Requirement: Revise the entries below by replacing every occurrence of "empty bedroom" with "vacant bedroom", leaving all other text unchanged.

'''

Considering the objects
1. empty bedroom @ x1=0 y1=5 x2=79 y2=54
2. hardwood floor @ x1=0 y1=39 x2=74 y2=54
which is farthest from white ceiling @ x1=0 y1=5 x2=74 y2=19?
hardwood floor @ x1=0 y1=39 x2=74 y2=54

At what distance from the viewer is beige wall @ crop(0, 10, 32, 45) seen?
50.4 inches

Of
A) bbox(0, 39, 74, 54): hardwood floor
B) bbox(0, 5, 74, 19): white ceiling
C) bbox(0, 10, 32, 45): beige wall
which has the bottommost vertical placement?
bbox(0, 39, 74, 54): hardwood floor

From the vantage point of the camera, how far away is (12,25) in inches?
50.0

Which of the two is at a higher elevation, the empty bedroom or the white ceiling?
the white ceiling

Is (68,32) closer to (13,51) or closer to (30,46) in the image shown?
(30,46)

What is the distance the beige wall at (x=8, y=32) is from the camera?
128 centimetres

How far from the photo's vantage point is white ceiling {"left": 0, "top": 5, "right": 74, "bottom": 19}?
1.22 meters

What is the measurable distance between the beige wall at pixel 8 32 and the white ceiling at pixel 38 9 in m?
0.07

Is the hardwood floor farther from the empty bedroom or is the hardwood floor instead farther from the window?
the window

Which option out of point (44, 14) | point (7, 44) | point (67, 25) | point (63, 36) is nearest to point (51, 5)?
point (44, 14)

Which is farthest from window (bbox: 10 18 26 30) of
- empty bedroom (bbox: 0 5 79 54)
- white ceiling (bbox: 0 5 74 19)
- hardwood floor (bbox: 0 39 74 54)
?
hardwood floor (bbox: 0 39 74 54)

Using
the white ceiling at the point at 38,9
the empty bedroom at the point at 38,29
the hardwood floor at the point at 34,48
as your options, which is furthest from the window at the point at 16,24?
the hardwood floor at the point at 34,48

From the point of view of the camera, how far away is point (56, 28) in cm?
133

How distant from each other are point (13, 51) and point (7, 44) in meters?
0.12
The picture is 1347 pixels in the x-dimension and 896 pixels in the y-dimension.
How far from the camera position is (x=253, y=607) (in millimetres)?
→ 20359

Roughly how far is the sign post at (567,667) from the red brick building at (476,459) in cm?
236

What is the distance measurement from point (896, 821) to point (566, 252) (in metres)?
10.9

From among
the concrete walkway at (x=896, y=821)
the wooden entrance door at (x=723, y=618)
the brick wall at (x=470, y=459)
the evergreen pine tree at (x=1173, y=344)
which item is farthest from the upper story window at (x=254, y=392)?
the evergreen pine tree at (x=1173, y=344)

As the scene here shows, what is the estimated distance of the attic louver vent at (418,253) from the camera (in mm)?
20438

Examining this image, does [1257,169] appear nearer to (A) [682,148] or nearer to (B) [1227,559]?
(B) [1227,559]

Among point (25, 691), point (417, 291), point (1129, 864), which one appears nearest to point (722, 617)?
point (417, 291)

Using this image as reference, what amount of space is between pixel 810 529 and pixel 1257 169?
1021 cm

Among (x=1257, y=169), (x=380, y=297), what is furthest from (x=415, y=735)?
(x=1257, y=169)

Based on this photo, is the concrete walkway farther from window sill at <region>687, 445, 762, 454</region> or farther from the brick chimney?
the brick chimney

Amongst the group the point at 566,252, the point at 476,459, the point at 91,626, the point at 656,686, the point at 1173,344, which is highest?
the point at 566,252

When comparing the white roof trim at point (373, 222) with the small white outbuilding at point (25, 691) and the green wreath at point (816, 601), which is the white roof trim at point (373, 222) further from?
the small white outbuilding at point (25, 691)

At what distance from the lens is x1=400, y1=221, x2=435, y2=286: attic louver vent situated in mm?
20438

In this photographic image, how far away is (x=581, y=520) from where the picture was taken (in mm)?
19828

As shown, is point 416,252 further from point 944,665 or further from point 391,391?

'''

Response to the task:
Considering the objects
1. vacant bedroom @ x1=0 y1=5 x2=79 y2=54
2. hardwood floor @ x1=0 y1=39 x2=74 y2=54
which is farthest from white ceiling @ x1=0 y1=5 x2=74 y2=19?
hardwood floor @ x1=0 y1=39 x2=74 y2=54

At what distance from the viewer is beige wall @ crop(0, 10, 32, 45) seen?
50.4 inches

Of
A) bbox(0, 39, 74, 54): hardwood floor
B) bbox(0, 5, 74, 19): white ceiling
C) bbox(0, 10, 32, 45): beige wall
which has the bottommost vertical placement?
bbox(0, 39, 74, 54): hardwood floor

From the vantage point of the camera, how far away is (12,25) in inches?
50.0

Which of the two is at a higher elevation, the vacant bedroom or the white ceiling?
the white ceiling

Is (68,32) closer to (13,51) or closer to (30,46) in the image shown?
(30,46)

What is the distance the beige wall at (x=8, y=32) is from the camera?
128 centimetres

How far from the photo's vantage point is white ceiling {"left": 0, "top": 5, "right": 74, "bottom": 19}?
1.22 meters

What is the measurable distance between the beige wall at pixel 8 32 and the white ceiling at pixel 38 9 in m?
0.07

Is the hardwood floor farther from the vacant bedroom or is the hardwood floor instead farther from the window?
the window

Which option out of point (44, 14) | point (7, 44) | point (67, 25) | point (63, 36) is nearest to point (51, 5)?
point (44, 14)

Which is farthest from window (bbox: 10 18 26 30) of
- vacant bedroom (bbox: 0 5 79 54)
- white ceiling (bbox: 0 5 74 19)
- hardwood floor (bbox: 0 39 74 54)
?
hardwood floor (bbox: 0 39 74 54)

Using
the white ceiling at the point at 38,9
the vacant bedroom at the point at 38,29
the hardwood floor at the point at 34,48
as your options, which is furthest from the window at the point at 16,24?
the hardwood floor at the point at 34,48

From the point of view of the camera, how far away is point (56, 28) in cm?
133

How distant from each other are point (13, 51) and point (7, 44) in meters?
0.12
The picture is 1347 pixels in the x-dimension and 896 pixels in the y-dimension.
How far from the camera position is (x=253, y=607) (in millimetres)?
→ 20359

Roughly how far is the sign post at (567,667) from the red brick building at (476,459) in cm?
236

What is the distance measurement from point (896, 821) to point (566, 252) (in metres)?
10.9

From among
the concrete walkway at (x=896, y=821)
the wooden entrance door at (x=723, y=618)
the brick wall at (x=470, y=459)
the evergreen pine tree at (x=1173, y=344)
which item is farthest from the upper story window at (x=254, y=392)?
the evergreen pine tree at (x=1173, y=344)

As the scene here shows, what is the estimated distance of the attic louver vent at (418,253) from the camera (in mm)?
20438

Examining this image, does [1257,169] appear nearer to (A) [682,148] or nearer to (B) [1227,559]?
(B) [1227,559]

Among point (25, 691), point (417, 291), point (1129, 864), which one appears nearest to point (722, 617)?
point (417, 291)

Using this image as reference, what amount of space is between pixel 810 529 and pixel 1257 169?
1021 cm

Among (x=1257, y=169), (x=380, y=297), what is furthest from (x=415, y=735)?
(x=1257, y=169)

Based on this photo, is the concrete walkway farther from window sill at <region>687, 445, 762, 454</region> or farther from the brick chimney?
the brick chimney

Amongst the group the point at 566,252, the point at 476,459, the point at 91,626, the point at 656,686, the point at 1173,344, which is highest?
the point at 566,252

When comparing the white roof trim at point (373, 222) with the small white outbuilding at point (25, 691) and the green wreath at point (816, 601), which is the white roof trim at point (373, 222) further from?
the small white outbuilding at point (25, 691)

At what distance from the lens is x1=400, y1=221, x2=435, y2=286: attic louver vent situated in mm?
20438

In this photographic image, how far away is (x=581, y=520) from where the picture was taken (in mm)?
19828

As shown, is point 416,252 further from point 944,665 or further from point 391,391?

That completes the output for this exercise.